Romeo und Julia


Badische Neueste Nachrichten 01.10.2007

Romeo lässt Puppen tanzen

Premiere in der “marotte”

Wer hätte gedacht, dass mit Holzpuppen so ergreifende Liebesszenen dargestellt werden können: Atemberaubende Stille herrschte im Figurentheater marotte, als sich Romeo und Julia, die beiden großen Liebenden der Theatergeschichte, auf einer poetischen Guckkastenbühne als Marionetten begegnen. Erst blicken sie ins Publikum, wenden dann grazil ihre Köpfe und turteln Schritt für Schritt aufeinander zu. Mit ungeheuer flinken Fingern halten Friederike Krahl und Carsten Dittrich die Fäden ihrer aus Lindenholz geschnitzten Marionetten in Händen.

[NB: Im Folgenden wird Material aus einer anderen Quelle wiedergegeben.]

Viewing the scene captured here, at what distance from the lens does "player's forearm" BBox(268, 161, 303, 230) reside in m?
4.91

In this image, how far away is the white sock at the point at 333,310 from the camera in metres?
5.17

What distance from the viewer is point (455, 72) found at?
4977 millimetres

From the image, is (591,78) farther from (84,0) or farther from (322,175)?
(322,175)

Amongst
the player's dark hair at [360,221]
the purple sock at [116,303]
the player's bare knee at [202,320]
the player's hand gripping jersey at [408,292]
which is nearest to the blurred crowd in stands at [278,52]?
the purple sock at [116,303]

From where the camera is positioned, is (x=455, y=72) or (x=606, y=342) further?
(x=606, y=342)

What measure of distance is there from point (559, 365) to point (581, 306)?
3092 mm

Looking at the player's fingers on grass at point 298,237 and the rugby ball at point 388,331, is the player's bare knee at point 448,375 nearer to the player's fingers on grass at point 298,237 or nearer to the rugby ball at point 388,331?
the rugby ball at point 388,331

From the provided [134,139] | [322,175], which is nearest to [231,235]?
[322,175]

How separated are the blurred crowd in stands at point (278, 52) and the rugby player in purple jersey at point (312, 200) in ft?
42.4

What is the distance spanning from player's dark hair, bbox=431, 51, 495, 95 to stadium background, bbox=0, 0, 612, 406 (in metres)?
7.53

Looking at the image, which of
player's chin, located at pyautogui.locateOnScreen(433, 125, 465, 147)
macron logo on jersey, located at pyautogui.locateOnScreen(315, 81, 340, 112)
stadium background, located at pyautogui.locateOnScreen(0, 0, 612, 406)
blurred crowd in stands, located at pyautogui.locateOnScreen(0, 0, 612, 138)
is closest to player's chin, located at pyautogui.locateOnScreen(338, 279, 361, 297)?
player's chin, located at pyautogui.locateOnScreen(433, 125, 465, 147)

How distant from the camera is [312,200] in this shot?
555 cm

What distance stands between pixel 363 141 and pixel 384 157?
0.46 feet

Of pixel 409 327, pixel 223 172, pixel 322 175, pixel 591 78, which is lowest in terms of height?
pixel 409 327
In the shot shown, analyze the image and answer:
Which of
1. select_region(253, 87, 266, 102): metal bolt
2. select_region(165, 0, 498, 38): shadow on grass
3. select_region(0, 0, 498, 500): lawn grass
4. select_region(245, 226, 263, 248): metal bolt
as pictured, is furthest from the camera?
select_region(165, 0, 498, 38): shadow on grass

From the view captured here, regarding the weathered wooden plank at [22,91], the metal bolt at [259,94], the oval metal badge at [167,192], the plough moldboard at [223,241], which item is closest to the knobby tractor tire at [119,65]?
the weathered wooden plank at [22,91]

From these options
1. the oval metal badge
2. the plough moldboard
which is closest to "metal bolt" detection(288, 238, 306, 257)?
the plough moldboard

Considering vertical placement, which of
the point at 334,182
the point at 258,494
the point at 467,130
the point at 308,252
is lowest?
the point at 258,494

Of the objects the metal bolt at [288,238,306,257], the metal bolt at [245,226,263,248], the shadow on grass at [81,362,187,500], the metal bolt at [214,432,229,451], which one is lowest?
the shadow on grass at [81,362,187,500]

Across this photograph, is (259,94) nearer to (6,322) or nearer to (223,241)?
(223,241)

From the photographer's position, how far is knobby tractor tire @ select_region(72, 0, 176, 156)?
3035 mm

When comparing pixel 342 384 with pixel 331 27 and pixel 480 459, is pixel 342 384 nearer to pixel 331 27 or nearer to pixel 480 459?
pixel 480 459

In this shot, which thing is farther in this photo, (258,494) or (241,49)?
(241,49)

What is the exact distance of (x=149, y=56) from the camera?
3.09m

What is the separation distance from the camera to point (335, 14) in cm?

Die Figuren sind bis ins kleinste Detail liebevoll und individuell gearbeitet. Julias Mutter hat neben der Perlenkette auch beringte Finger, beim Ball tragen die Beteiligten prächtige Miniaturmasken mit Federn. So starr ihre Gesichter, so beweglich ihr Körper: Sie können in die Knie sinken, hüpfen, auf das Bett fallen und sich sehnsüchtig vom Balkon herunter beugen. Was diese etwa 90 Minuten dauernde, bearbeitete Fassung des Dramas zu einem bezaubernd neuartigen Ereignis macht, sind je- doch die beiden Strippenzieher. Geschwind wechseln sie die Rollen, verändern ihre Stimmen, ziehen gleichzeitig an vielen Fäden oder treten selbst vor die kleine Kiste, aus der sie so wunderbare Bühnenbilder zaubern.

Gut gelungene Bearbeitung
Rasch verwandeln sie den Kasten in das Haus der Capulets, in Garten, Kirche, Ballsaal mit Spiegel wänden oder in Julias Himmelbett. Krahl und Dittrich bespielen auch die Seitentreppe, so dass man gut beobachten kann, wie sie drei Marionetten gleichzeitig meistern. „Du falsch geschnürte Marionette“ lautet der kurzerhand an die Situation angepasste Ausspruch. Regisseurin Therese Thomaschke beweist ein gutes Gespür bei ihrer Bearbeitung. Sie streicht den Originaltext von Shakespeare gekonnt zusammen, lässt an wichtigen Stellen die bildgewaltigen Verse des Engländers unberührt stehen und verknüpft diese mit zeitgenössischen Zusammenfassungen.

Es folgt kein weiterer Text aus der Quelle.